### Quoted passage
*** Block opens ***

It’s February, and that means different things to different people. It’s Black History Month, of course, and I’m excited about that. My local libraries go all out for BHM. Many of my friends and loved ones are celebrating birthdays and anniversaries. I’m looking forward to celebrating with them. But besides the yucky weather that comes with February in Kansas City, the one thing I am not looking forward to is Valentine’s Day.
I’m not sure who Valentine’s Day is for, but it’s certainly not for me. Maybe it’s for elementary school kids. They are going to get cards and candy from the other 25 kids in their classes, anyway. From the looks of it, it doesn’t appear the holiday of choice for single people. I don’t know too many married folks who celebrate the day wholeheartedly, but I do have some couple friends who use the day as an excuse to splurge. For the most part though, the holiday seems to be for people who are loosely attached, who are looking for some confirmation of their relationship status.
Do you need help confirming your relationship status? I can help. “It’s complicated.” Relationships are all complicated. There is no such thing as a simple relationship. As people change, so do their relationships. Even the most natural relationship, that of a parent and child, is problematic. The relationship I have with my soon-to-be teenage daughter is not the same as it was when she was an infant.

*** Block closes ***

### Work request 1
Rewrite the part of the essay about Valentine's Day starting at "Do you need" and ending at "was an infant.", putting "messy" wherever "complicated" appears.
### Work request 2
In the essay about Valentine's Day, which city's February weather does the writer call yucky?
### Work request 3
Take the essay about Valentine's Day further, continuing from the point where it stops.

### Records drawn from a dataset
*** Block opens ***

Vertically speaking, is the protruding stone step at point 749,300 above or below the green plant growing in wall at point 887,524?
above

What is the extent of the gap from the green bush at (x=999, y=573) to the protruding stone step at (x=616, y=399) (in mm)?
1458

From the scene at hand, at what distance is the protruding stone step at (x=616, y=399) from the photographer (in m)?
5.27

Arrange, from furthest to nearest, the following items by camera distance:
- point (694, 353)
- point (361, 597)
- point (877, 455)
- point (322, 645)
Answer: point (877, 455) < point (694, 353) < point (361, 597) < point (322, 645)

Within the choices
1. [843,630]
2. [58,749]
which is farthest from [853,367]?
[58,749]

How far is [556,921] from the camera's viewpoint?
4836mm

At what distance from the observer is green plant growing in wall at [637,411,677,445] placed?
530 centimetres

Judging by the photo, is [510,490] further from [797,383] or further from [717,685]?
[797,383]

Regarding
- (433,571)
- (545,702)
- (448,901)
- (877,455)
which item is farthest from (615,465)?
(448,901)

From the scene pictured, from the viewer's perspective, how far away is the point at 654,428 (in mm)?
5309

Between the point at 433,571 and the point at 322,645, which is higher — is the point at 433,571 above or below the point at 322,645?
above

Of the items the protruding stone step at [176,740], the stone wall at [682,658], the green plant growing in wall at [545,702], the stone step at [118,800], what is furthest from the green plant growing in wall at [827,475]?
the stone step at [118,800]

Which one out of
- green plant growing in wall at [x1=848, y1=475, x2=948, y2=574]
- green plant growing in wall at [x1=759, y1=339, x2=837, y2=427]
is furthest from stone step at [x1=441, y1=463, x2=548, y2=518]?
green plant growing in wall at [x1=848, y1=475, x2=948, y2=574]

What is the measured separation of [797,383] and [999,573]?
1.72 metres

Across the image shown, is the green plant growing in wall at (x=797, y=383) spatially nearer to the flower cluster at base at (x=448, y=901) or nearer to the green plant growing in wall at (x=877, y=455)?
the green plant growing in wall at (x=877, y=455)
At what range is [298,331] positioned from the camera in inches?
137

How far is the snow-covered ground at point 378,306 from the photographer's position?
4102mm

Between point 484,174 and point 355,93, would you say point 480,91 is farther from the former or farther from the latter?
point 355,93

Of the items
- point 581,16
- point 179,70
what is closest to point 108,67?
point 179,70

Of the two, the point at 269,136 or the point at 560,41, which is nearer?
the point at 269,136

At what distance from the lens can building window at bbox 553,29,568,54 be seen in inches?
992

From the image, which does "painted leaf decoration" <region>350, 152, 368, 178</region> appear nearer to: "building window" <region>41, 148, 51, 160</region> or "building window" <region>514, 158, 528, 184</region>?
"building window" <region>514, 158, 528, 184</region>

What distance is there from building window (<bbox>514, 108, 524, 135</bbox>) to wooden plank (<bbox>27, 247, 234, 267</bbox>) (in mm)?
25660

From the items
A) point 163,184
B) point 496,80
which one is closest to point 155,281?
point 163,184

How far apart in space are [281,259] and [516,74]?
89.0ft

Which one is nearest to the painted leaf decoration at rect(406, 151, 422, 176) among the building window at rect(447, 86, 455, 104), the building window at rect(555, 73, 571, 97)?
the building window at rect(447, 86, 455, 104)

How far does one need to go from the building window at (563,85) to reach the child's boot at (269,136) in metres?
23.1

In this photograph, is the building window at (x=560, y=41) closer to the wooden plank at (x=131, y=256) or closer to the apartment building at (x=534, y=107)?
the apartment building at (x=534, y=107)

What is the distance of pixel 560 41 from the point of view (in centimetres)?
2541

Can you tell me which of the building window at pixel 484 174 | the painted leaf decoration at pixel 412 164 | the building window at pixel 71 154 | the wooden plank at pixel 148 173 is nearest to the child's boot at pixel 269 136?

*** Block closes ***

### Answer section 1
Do you need help confirming your relationship status? I can help. “It’s messy.” Relationships are all messy. There is no such thing as a simple relationship. As people change, so do their relationships. Even the most natural relationship, that of a parent and child, is problematic. The relationship I have with my soon-to-be teenage daughter is not the same as it was when she was an infant.

### Answer section 2
Kansas City

### Answer section 3
What I mean is that love takes on different shapes, and rarely is it that of a heart-shaped box. (Though the chocolates would probably be welcomed.) Love is not uniform. It is not one-size fits all. It looks and feels different for us all. “Love is patient and love is kind…” Except when it’s not!
And sometimes it’s not.
Sure, love sometimes looks like flowers and candy. But it also looks like a ride to the grocery store, or checking your homework. I challenge you to look at love differently this month. Try to find the romantic in the routine. I wish we would stop trying to define and classify love and instead spend more time being able identify it when we see it.